23 August 2010
4,000-year-old skeleton to be re-interred in Scotland
A 4,000-year-old skeleton, known as the Queen of the Inch, is to be re-interred in the tiny island of Inchmarnock, at the northern end of the Sound of Bute on the west coast of Scotland.
The grave was found by a farmer in the 1950s as he ploughed a field- Preserved in an ancient cist, the remains included a necklace and dagger. Despite being examined by archaeologists and reburied in the 1960s, the skeleton was recently exhumed again and studied using modern research techniques. Scientists have since been able to determine that the woman lived on Inchmarnock and came from the Clyde Estuary and that she did not eat seafood, despite the fact she lived on an island.
"She must have been a queen or chieftain or something very important in her own right. There were plenty of people who lived on the island but very very few were given cist burials and with something as spectacular as the necklace, which obviously she was allowed to keep. It was buried with her. It didn't pass on to anyone else," Anne Spiers, curator of archaeology at Bute Museum, said.

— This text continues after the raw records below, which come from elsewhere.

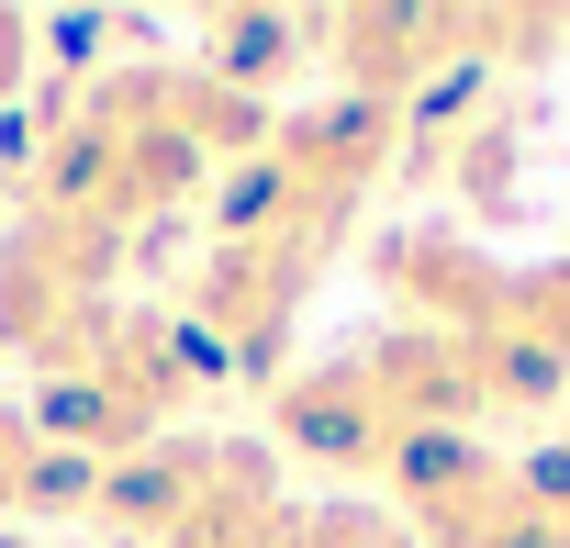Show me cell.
<instances>
[{"mask_svg": "<svg viewBox=\"0 0 570 548\" xmlns=\"http://www.w3.org/2000/svg\"><path fill=\"white\" fill-rule=\"evenodd\" d=\"M213 459H224V437H157V448L112 459V470L90 481V526H112V537H168V526L202 503Z\"/></svg>", "mask_w": 570, "mask_h": 548, "instance_id": "1", "label": "cell"}, {"mask_svg": "<svg viewBox=\"0 0 570 548\" xmlns=\"http://www.w3.org/2000/svg\"><path fill=\"white\" fill-rule=\"evenodd\" d=\"M90 459H68L35 414H0V515H90Z\"/></svg>", "mask_w": 570, "mask_h": 548, "instance_id": "3", "label": "cell"}, {"mask_svg": "<svg viewBox=\"0 0 570 548\" xmlns=\"http://www.w3.org/2000/svg\"><path fill=\"white\" fill-rule=\"evenodd\" d=\"M23 46H35V23L0 12V101H12V79H23Z\"/></svg>", "mask_w": 570, "mask_h": 548, "instance_id": "5", "label": "cell"}, {"mask_svg": "<svg viewBox=\"0 0 570 548\" xmlns=\"http://www.w3.org/2000/svg\"><path fill=\"white\" fill-rule=\"evenodd\" d=\"M157 548H292V503H279L268 459L224 437V459H213L202 503H190V515H179V526H168Z\"/></svg>", "mask_w": 570, "mask_h": 548, "instance_id": "2", "label": "cell"}, {"mask_svg": "<svg viewBox=\"0 0 570 548\" xmlns=\"http://www.w3.org/2000/svg\"><path fill=\"white\" fill-rule=\"evenodd\" d=\"M303 46H314V23H292V12H224L213 23V79L235 101H257V90H279L303 68Z\"/></svg>", "mask_w": 570, "mask_h": 548, "instance_id": "4", "label": "cell"}]
</instances>
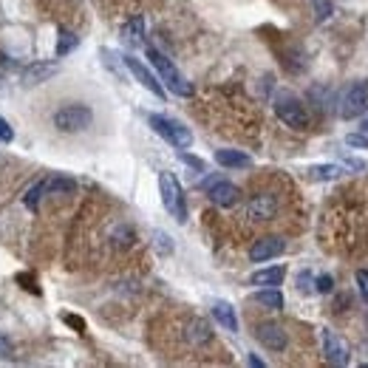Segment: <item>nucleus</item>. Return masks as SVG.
I'll use <instances>...</instances> for the list:
<instances>
[{"label":"nucleus","instance_id":"nucleus-7","mask_svg":"<svg viewBox=\"0 0 368 368\" xmlns=\"http://www.w3.org/2000/svg\"><path fill=\"white\" fill-rule=\"evenodd\" d=\"M122 62H125V68L133 74V77L147 88V91H151V94H156L159 100H165V86L156 80V74L151 71V68H147V65H142L133 54H128V57H122Z\"/></svg>","mask_w":368,"mask_h":368},{"label":"nucleus","instance_id":"nucleus-20","mask_svg":"<svg viewBox=\"0 0 368 368\" xmlns=\"http://www.w3.org/2000/svg\"><path fill=\"white\" fill-rule=\"evenodd\" d=\"M74 190H77V182H74V179H65V176L46 179V196H68Z\"/></svg>","mask_w":368,"mask_h":368},{"label":"nucleus","instance_id":"nucleus-19","mask_svg":"<svg viewBox=\"0 0 368 368\" xmlns=\"http://www.w3.org/2000/svg\"><path fill=\"white\" fill-rule=\"evenodd\" d=\"M252 301L261 304L264 309H272V312H280V309H283V294H280L275 286H266V289L255 292V298H252Z\"/></svg>","mask_w":368,"mask_h":368},{"label":"nucleus","instance_id":"nucleus-6","mask_svg":"<svg viewBox=\"0 0 368 368\" xmlns=\"http://www.w3.org/2000/svg\"><path fill=\"white\" fill-rule=\"evenodd\" d=\"M368 111V83L360 80V83H351L346 97H343V105H340V116L343 119H357Z\"/></svg>","mask_w":368,"mask_h":368},{"label":"nucleus","instance_id":"nucleus-1","mask_svg":"<svg viewBox=\"0 0 368 368\" xmlns=\"http://www.w3.org/2000/svg\"><path fill=\"white\" fill-rule=\"evenodd\" d=\"M147 60H151L154 62V68L159 71V77H162V83L173 91V94H179V97H190L193 94V86L182 77V74H179V68L159 51V48H154V46H147Z\"/></svg>","mask_w":368,"mask_h":368},{"label":"nucleus","instance_id":"nucleus-32","mask_svg":"<svg viewBox=\"0 0 368 368\" xmlns=\"http://www.w3.org/2000/svg\"><path fill=\"white\" fill-rule=\"evenodd\" d=\"M315 283H318V292H323V294H329V292L334 289V280H332V275H320Z\"/></svg>","mask_w":368,"mask_h":368},{"label":"nucleus","instance_id":"nucleus-16","mask_svg":"<svg viewBox=\"0 0 368 368\" xmlns=\"http://www.w3.org/2000/svg\"><path fill=\"white\" fill-rule=\"evenodd\" d=\"M215 162L221 168H233V170H244V168L252 165V159L241 151H215Z\"/></svg>","mask_w":368,"mask_h":368},{"label":"nucleus","instance_id":"nucleus-24","mask_svg":"<svg viewBox=\"0 0 368 368\" xmlns=\"http://www.w3.org/2000/svg\"><path fill=\"white\" fill-rule=\"evenodd\" d=\"M346 144H348V147H360V151H368V136H365V133H348V136H346Z\"/></svg>","mask_w":368,"mask_h":368},{"label":"nucleus","instance_id":"nucleus-34","mask_svg":"<svg viewBox=\"0 0 368 368\" xmlns=\"http://www.w3.org/2000/svg\"><path fill=\"white\" fill-rule=\"evenodd\" d=\"M62 320H65V323H68L71 329H77V332H86V320H83V318H77V315H65Z\"/></svg>","mask_w":368,"mask_h":368},{"label":"nucleus","instance_id":"nucleus-11","mask_svg":"<svg viewBox=\"0 0 368 368\" xmlns=\"http://www.w3.org/2000/svg\"><path fill=\"white\" fill-rule=\"evenodd\" d=\"M255 337H258L261 346H266L269 351H283L286 343H289L283 326H278V323H261V326L255 329Z\"/></svg>","mask_w":368,"mask_h":368},{"label":"nucleus","instance_id":"nucleus-14","mask_svg":"<svg viewBox=\"0 0 368 368\" xmlns=\"http://www.w3.org/2000/svg\"><path fill=\"white\" fill-rule=\"evenodd\" d=\"M212 318L218 326H224L227 332H238V318H236V309L227 304V301H218L212 306Z\"/></svg>","mask_w":368,"mask_h":368},{"label":"nucleus","instance_id":"nucleus-22","mask_svg":"<svg viewBox=\"0 0 368 368\" xmlns=\"http://www.w3.org/2000/svg\"><path fill=\"white\" fill-rule=\"evenodd\" d=\"M77 46H80V37H77V34H74V32H60L54 54H57V57H65V54H71Z\"/></svg>","mask_w":368,"mask_h":368},{"label":"nucleus","instance_id":"nucleus-31","mask_svg":"<svg viewBox=\"0 0 368 368\" xmlns=\"http://www.w3.org/2000/svg\"><path fill=\"white\" fill-rule=\"evenodd\" d=\"M15 139V130H12V125L0 116V142H12Z\"/></svg>","mask_w":368,"mask_h":368},{"label":"nucleus","instance_id":"nucleus-21","mask_svg":"<svg viewBox=\"0 0 368 368\" xmlns=\"http://www.w3.org/2000/svg\"><path fill=\"white\" fill-rule=\"evenodd\" d=\"M340 176H343L340 165H315V168H309V179L312 182H334Z\"/></svg>","mask_w":368,"mask_h":368},{"label":"nucleus","instance_id":"nucleus-15","mask_svg":"<svg viewBox=\"0 0 368 368\" xmlns=\"http://www.w3.org/2000/svg\"><path fill=\"white\" fill-rule=\"evenodd\" d=\"M283 278H286V269H283V266H269V269L252 272L250 283H252V286H280Z\"/></svg>","mask_w":368,"mask_h":368},{"label":"nucleus","instance_id":"nucleus-26","mask_svg":"<svg viewBox=\"0 0 368 368\" xmlns=\"http://www.w3.org/2000/svg\"><path fill=\"white\" fill-rule=\"evenodd\" d=\"M154 241H156V247H159L162 255H170V252H173V244H170V238H168L165 233H154Z\"/></svg>","mask_w":368,"mask_h":368},{"label":"nucleus","instance_id":"nucleus-18","mask_svg":"<svg viewBox=\"0 0 368 368\" xmlns=\"http://www.w3.org/2000/svg\"><path fill=\"white\" fill-rule=\"evenodd\" d=\"M54 74H57V65H54V62H46V65H32V68H26V71H23V83H26V86H40L43 80L54 77Z\"/></svg>","mask_w":368,"mask_h":368},{"label":"nucleus","instance_id":"nucleus-23","mask_svg":"<svg viewBox=\"0 0 368 368\" xmlns=\"http://www.w3.org/2000/svg\"><path fill=\"white\" fill-rule=\"evenodd\" d=\"M43 196H46V179H43V182H37V184H32V187L26 190V198H23V201H26V207H29V210H37V204H40V198H43Z\"/></svg>","mask_w":368,"mask_h":368},{"label":"nucleus","instance_id":"nucleus-13","mask_svg":"<svg viewBox=\"0 0 368 368\" xmlns=\"http://www.w3.org/2000/svg\"><path fill=\"white\" fill-rule=\"evenodd\" d=\"M184 337H187V343H193V346H204V343H210V340H212V329H210V323H207V320L193 318V320L187 323Z\"/></svg>","mask_w":368,"mask_h":368},{"label":"nucleus","instance_id":"nucleus-8","mask_svg":"<svg viewBox=\"0 0 368 368\" xmlns=\"http://www.w3.org/2000/svg\"><path fill=\"white\" fill-rule=\"evenodd\" d=\"M247 215L252 221H272L278 215V196L275 193H255L247 201Z\"/></svg>","mask_w":368,"mask_h":368},{"label":"nucleus","instance_id":"nucleus-29","mask_svg":"<svg viewBox=\"0 0 368 368\" xmlns=\"http://www.w3.org/2000/svg\"><path fill=\"white\" fill-rule=\"evenodd\" d=\"M357 286H360V294L368 301V269H357Z\"/></svg>","mask_w":368,"mask_h":368},{"label":"nucleus","instance_id":"nucleus-27","mask_svg":"<svg viewBox=\"0 0 368 368\" xmlns=\"http://www.w3.org/2000/svg\"><path fill=\"white\" fill-rule=\"evenodd\" d=\"M18 283H20L26 292H34V294L40 292V289H37V280H34L29 272H18Z\"/></svg>","mask_w":368,"mask_h":368},{"label":"nucleus","instance_id":"nucleus-25","mask_svg":"<svg viewBox=\"0 0 368 368\" xmlns=\"http://www.w3.org/2000/svg\"><path fill=\"white\" fill-rule=\"evenodd\" d=\"M312 6H315L318 20H326L332 15V4H329V0H312Z\"/></svg>","mask_w":368,"mask_h":368},{"label":"nucleus","instance_id":"nucleus-10","mask_svg":"<svg viewBox=\"0 0 368 368\" xmlns=\"http://www.w3.org/2000/svg\"><path fill=\"white\" fill-rule=\"evenodd\" d=\"M323 354L334 365H348V346H346V340L340 334L329 332V329H323Z\"/></svg>","mask_w":368,"mask_h":368},{"label":"nucleus","instance_id":"nucleus-30","mask_svg":"<svg viewBox=\"0 0 368 368\" xmlns=\"http://www.w3.org/2000/svg\"><path fill=\"white\" fill-rule=\"evenodd\" d=\"M298 286H301L304 294H312V292H315V286H312V275H309V272H301V275H298Z\"/></svg>","mask_w":368,"mask_h":368},{"label":"nucleus","instance_id":"nucleus-28","mask_svg":"<svg viewBox=\"0 0 368 368\" xmlns=\"http://www.w3.org/2000/svg\"><path fill=\"white\" fill-rule=\"evenodd\" d=\"M179 159H182V162H184V165H190V168H193V170H198V173H201V170H204V162H201V159H198V156H190V154H184V151H179Z\"/></svg>","mask_w":368,"mask_h":368},{"label":"nucleus","instance_id":"nucleus-2","mask_svg":"<svg viewBox=\"0 0 368 368\" xmlns=\"http://www.w3.org/2000/svg\"><path fill=\"white\" fill-rule=\"evenodd\" d=\"M51 122H54V128L62 130V133H80V130H86V128L94 122V114H91V108L83 105V102H68V105H62V108L54 114Z\"/></svg>","mask_w":368,"mask_h":368},{"label":"nucleus","instance_id":"nucleus-5","mask_svg":"<svg viewBox=\"0 0 368 368\" xmlns=\"http://www.w3.org/2000/svg\"><path fill=\"white\" fill-rule=\"evenodd\" d=\"M275 114L283 125L294 128V130H306L309 128V114L304 108V102L298 97H292V94H280L275 100Z\"/></svg>","mask_w":368,"mask_h":368},{"label":"nucleus","instance_id":"nucleus-4","mask_svg":"<svg viewBox=\"0 0 368 368\" xmlns=\"http://www.w3.org/2000/svg\"><path fill=\"white\" fill-rule=\"evenodd\" d=\"M147 122H151V128H154L165 142H170L173 147H179V151H187V147L193 144V133H190L182 122H176V119H170V116L151 114V116H147Z\"/></svg>","mask_w":368,"mask_h":368},{"label":"nucleus","instance_id":"nucleus-9","mask_svg":"<svg viewBox=\"0 0 368 368\" xmlns=\"http://www.w3.org/2000/svg\"><path fill=\"white\" fill-rule=\"evenodd\" d=\"M283 250H286V241H283V238L266 236V238H258V241L250 247V261H252V264H264V261H269V258L283 255Z\"/></svg>","mask_w":368,"mask_h":368},{"label":"nucleus","instance_id":"nucleus-35","mask_svg":"<svg viewBox=\"0 0 368 368\" xmlns=\"http://www.w3.org/2000/svg\"><path fill=\"white\" fill-rule=\"evenodd\" d=\"M250 365H255V368H264V360H261V357H255V354H252V357H250Z\"/></svg>","mask_w":368,"mask_h":368},{"label":"nucleus","instance_id":"nucleus-17","mask_svg":"<svg viewBox=\"0 0 368 368\" xmlns=\"http://www.w3.org/2000/svg\"><path fill=\"white\" fill-rule=\"evenodd\" d=\"M122 43H128L130 48L144 43V20L142 18H133V20H128L122 26Z\"/></svg>","mask_w":368,"mask_h":368},{"label":"nucleus","instance_id":"nucleus-3","mask_svg":"<svg viewBox=\"0 0 368 368\" xmlns=\"http://www.w3.org/2000/svg\"><path fill=\"white\" fill-rule=\"evenodd\" d=\"M159 193H162L165 210L179 221V224H184L187 221V201H184V190L173 173H159Z\"/></svg>","mask_w":368,"mask_h":368},{"label":"nucleus","instance_id":"nucleus-12","mask_svg":"<svg viewBox=\"0 0 368 368\" xmlns=\"http://www.w3.org/2000/svg\"><path fill=\"white\" fill-rule=\"evenodd\" d=\"M238 196H241V190L236 184H230V182H215L210 187V201L218 204V207H233L238 201Z\"/></svg>","mask_w":368,"mask_h":368},{"label":"nucleus","instance_id":"nucleus-33","mask_svg":"<svg viewBox=\"0 0 368 368\" xmlns=\"http://www.w3.org/2000/svg\"><path fill=\"white\" fill-rule=\"evenodd\" d=\"M9 357H12V343L4 332H0V360H9Z\"/></svg>","mask_w":368,"mask_h":368},{"label":"nucleus","instance_id":"nucleus-36","mask_svg":"<svg viewBox=\"0 0 368 368\" xmlns=\"http://www.w3.org/2000/svg\"><path fill=\"white\" fill-rule=\"evenodd\" d=\"M362 133H368V116L362 119Z\"/></svg>","mask_w":368,"mask_h":368}]
</instances>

The reconstruction of the queen's head and the necklace, which was found to be made of Whitby jet, are now on show at Bute Museum. The current owner of Inchmarnock Island, Lord Smith of Kelvin, said it was now time for the remains to be reburied. He said: "It right that she goes back. When you speak with the researchers and scientists, obviously they wanted her for a period of time. But I was always clear that once they had actually looked at her properly, because we all need to understand what her forebears were like and what they did and so on, she had to go back."